- **INPUT RECORDS**
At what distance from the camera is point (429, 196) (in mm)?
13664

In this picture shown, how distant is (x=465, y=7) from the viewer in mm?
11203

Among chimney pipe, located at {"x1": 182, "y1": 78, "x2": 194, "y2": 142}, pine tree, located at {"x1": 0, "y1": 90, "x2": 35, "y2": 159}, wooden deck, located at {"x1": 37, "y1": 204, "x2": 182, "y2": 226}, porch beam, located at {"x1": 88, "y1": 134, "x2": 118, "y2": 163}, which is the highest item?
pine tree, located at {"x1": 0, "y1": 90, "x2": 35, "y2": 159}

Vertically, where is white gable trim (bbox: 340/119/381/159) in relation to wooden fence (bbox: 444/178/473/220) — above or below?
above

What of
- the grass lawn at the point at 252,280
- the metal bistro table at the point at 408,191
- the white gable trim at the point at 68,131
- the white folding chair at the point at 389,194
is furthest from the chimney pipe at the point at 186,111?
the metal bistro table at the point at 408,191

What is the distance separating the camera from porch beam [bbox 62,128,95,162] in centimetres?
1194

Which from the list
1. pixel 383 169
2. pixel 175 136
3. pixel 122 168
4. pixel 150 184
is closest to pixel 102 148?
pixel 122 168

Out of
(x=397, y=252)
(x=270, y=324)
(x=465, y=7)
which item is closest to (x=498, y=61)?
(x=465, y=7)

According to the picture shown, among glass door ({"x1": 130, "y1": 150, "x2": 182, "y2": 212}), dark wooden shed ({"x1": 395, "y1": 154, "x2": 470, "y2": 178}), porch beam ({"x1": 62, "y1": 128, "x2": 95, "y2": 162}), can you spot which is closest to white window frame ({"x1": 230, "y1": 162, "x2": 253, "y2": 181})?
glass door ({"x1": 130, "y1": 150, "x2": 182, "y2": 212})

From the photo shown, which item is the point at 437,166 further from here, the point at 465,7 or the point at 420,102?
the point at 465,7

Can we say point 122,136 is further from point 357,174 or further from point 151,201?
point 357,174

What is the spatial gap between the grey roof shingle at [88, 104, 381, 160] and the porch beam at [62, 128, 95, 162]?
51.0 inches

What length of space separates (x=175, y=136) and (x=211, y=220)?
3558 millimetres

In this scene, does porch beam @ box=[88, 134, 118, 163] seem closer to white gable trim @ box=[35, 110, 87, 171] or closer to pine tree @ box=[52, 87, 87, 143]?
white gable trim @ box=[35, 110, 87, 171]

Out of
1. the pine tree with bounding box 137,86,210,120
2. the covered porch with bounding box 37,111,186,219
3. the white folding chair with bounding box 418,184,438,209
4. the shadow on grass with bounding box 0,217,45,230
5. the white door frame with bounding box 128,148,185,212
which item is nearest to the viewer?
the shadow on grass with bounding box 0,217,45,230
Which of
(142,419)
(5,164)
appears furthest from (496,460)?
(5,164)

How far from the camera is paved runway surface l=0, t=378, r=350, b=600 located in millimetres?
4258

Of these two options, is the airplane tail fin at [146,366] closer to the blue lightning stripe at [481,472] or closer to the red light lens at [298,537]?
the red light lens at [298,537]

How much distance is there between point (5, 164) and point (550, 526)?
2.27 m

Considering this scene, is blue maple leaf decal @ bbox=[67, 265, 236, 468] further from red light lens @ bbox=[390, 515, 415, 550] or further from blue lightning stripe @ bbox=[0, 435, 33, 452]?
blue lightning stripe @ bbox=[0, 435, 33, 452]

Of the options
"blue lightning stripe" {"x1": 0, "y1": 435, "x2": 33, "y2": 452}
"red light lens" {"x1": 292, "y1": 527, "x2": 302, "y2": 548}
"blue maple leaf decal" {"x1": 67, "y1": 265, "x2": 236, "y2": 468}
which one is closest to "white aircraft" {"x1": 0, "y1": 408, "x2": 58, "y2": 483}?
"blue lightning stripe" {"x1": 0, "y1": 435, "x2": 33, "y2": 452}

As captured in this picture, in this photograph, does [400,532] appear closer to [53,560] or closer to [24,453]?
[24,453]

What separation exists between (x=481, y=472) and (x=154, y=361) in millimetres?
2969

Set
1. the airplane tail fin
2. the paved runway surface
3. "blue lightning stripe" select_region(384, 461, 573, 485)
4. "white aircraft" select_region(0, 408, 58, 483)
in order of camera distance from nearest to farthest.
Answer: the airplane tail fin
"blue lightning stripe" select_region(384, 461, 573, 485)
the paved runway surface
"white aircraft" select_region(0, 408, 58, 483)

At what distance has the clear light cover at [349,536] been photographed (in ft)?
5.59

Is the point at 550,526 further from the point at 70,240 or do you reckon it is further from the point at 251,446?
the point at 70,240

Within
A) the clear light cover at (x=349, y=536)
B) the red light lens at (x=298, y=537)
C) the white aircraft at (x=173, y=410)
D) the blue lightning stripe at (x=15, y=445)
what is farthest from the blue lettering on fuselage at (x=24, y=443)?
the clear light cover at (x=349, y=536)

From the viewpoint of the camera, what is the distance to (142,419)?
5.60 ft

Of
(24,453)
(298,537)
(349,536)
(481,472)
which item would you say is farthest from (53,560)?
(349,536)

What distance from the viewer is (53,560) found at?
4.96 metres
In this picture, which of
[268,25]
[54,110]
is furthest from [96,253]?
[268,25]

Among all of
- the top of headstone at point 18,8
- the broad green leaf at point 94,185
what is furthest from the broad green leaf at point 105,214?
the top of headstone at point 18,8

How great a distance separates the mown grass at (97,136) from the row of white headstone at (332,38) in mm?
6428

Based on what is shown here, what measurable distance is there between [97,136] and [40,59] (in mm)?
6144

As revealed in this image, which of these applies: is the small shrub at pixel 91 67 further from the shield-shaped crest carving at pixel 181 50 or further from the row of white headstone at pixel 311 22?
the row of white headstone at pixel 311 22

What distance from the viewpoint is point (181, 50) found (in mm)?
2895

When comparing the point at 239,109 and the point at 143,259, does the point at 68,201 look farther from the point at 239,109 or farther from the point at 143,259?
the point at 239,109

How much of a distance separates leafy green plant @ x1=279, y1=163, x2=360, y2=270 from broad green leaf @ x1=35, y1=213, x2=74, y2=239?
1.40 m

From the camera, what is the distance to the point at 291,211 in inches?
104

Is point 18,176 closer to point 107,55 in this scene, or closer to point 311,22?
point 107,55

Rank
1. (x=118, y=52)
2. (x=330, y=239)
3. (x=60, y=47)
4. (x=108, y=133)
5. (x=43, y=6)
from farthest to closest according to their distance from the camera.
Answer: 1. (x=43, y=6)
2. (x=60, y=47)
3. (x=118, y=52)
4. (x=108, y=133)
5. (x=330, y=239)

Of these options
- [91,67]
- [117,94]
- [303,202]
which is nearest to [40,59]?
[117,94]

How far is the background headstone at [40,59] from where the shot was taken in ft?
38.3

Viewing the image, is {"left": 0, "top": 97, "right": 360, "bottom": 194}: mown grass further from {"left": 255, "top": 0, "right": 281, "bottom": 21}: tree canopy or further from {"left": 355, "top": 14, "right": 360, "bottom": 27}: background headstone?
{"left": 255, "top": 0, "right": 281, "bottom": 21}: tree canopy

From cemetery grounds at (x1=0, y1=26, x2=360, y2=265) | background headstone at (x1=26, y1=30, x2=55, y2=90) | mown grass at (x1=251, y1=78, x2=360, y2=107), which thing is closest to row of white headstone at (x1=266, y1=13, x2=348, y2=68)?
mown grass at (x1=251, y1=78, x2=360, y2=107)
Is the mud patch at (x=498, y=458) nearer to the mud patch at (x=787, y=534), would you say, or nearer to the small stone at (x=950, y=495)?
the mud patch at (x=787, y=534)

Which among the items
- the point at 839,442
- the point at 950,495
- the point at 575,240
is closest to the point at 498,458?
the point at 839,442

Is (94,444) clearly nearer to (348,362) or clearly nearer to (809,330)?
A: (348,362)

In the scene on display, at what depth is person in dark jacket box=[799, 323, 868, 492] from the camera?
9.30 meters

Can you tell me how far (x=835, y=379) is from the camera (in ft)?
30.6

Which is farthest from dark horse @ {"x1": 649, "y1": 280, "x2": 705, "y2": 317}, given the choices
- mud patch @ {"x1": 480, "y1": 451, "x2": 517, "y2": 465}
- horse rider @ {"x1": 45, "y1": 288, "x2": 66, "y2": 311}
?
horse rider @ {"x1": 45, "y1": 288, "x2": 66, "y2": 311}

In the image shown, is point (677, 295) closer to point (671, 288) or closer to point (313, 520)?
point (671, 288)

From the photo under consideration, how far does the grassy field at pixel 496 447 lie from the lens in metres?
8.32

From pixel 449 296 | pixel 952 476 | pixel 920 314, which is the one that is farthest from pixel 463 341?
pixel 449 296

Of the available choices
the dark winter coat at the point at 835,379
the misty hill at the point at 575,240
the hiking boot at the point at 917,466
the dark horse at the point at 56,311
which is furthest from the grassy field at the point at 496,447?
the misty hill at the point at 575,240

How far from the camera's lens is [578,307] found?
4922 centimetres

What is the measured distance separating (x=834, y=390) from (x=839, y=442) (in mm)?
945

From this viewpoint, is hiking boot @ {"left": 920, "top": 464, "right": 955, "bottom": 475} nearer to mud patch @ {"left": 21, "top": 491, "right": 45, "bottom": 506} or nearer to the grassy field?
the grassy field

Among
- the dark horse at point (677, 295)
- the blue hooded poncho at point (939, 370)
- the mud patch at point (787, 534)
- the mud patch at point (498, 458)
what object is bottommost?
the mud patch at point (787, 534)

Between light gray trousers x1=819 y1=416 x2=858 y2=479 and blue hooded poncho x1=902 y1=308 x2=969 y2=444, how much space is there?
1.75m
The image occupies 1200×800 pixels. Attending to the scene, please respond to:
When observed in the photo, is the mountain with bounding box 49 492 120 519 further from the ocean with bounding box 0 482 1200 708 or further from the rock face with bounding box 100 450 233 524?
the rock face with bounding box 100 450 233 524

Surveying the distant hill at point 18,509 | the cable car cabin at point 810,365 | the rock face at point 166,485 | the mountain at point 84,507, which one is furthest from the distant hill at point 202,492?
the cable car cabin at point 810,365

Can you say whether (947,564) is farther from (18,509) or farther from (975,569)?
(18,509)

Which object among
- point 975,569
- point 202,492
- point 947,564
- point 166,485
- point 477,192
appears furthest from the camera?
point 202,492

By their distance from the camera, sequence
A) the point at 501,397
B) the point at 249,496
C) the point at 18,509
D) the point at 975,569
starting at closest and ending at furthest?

- **SET EXERCISE**
Print the listing from its first line up to and including the line that contains "51.0 inches", reproducing every line verbatim.

- **WRITTEN SOLUTION**
At what distance from the camera is point (429, 196) (in mm)?
13664

In this picture shown, how distant is (x=465, y=7) from the viewer in mm?
11203

Among chimney pipe, located at {"x1": 182, "y1": 78, "x2": 194, "y2": 142}, pine tree, located at {"x1": 0, "y1": 90, "x2": 35, "y2": 159}, wooden deck, located at {"x1": 37, "y1": 204, "x2": 182, "y2": 226}, porch beam, located at {"x1": 88, "y1": 134, "x2": 118, "y2": 163}, which is the highest item?
pine tree, located at {"x1": 0, "y1": 90, "x2": 35, "y2": 159}

Vertically, where is white gable trim (bbox: 340/119/381/159) in relation to wooden fence (bbox: 444/178/473/220) — above or below?
above

What of
- the grass lawn at the point at 252,280
- the metal bistro table at the point at 408,191
- the white gable trim at the point at 68,131
- the white folding chair at the point at 389,194
is furthest from the chimney pipe at the point at 186,111?
the metal bistro table at the point at 408,191

What is the distance separating the camera from porch beam [bbox 62,128,95,162] in centimetres?
1194

Which from the list
1. pixel 383 169
2. pixel 175 136
3. pixel 122 168
4. pixel 150 184
is closest to pixel 102 148?
pixel 122 168

Out of
(x=397, y=252)
(x=270, y=324)
(x=465, y=7)
which item is closest to (x=498, y=61)?
(x=465, y=7)

According to the picture shown, among glass door ({"x1": 130, "y1": 150, "x2": 182, "y2": 212}), dark wooden shed ({"x1": 395, "y1": 154, "x2": 470, "y2": 178}), porch beam ({"x1": 62, "y1": 128, "x2": 95, "y2": 162}), can you spot which is closest to white window frame ({"x1": 230, "y1": 162, "x2": 253, "y2": 181})?
glass door ({"x1": 130, "y1": 150, "x2": 182, "y2": 212})

From the photo shown, which item is the point at 437,166 further from here, the point at 465,7 or the point at 420,102?
the point at 465,7

Can we say point 122,136 is further from point 357,174 or further from point 151,201?
point 357,174

What is the spatial gap between the grey roof shingle at [88, 104, 381, 160] and the porch beam at [62, 128, 95, 162]?
51.0 inches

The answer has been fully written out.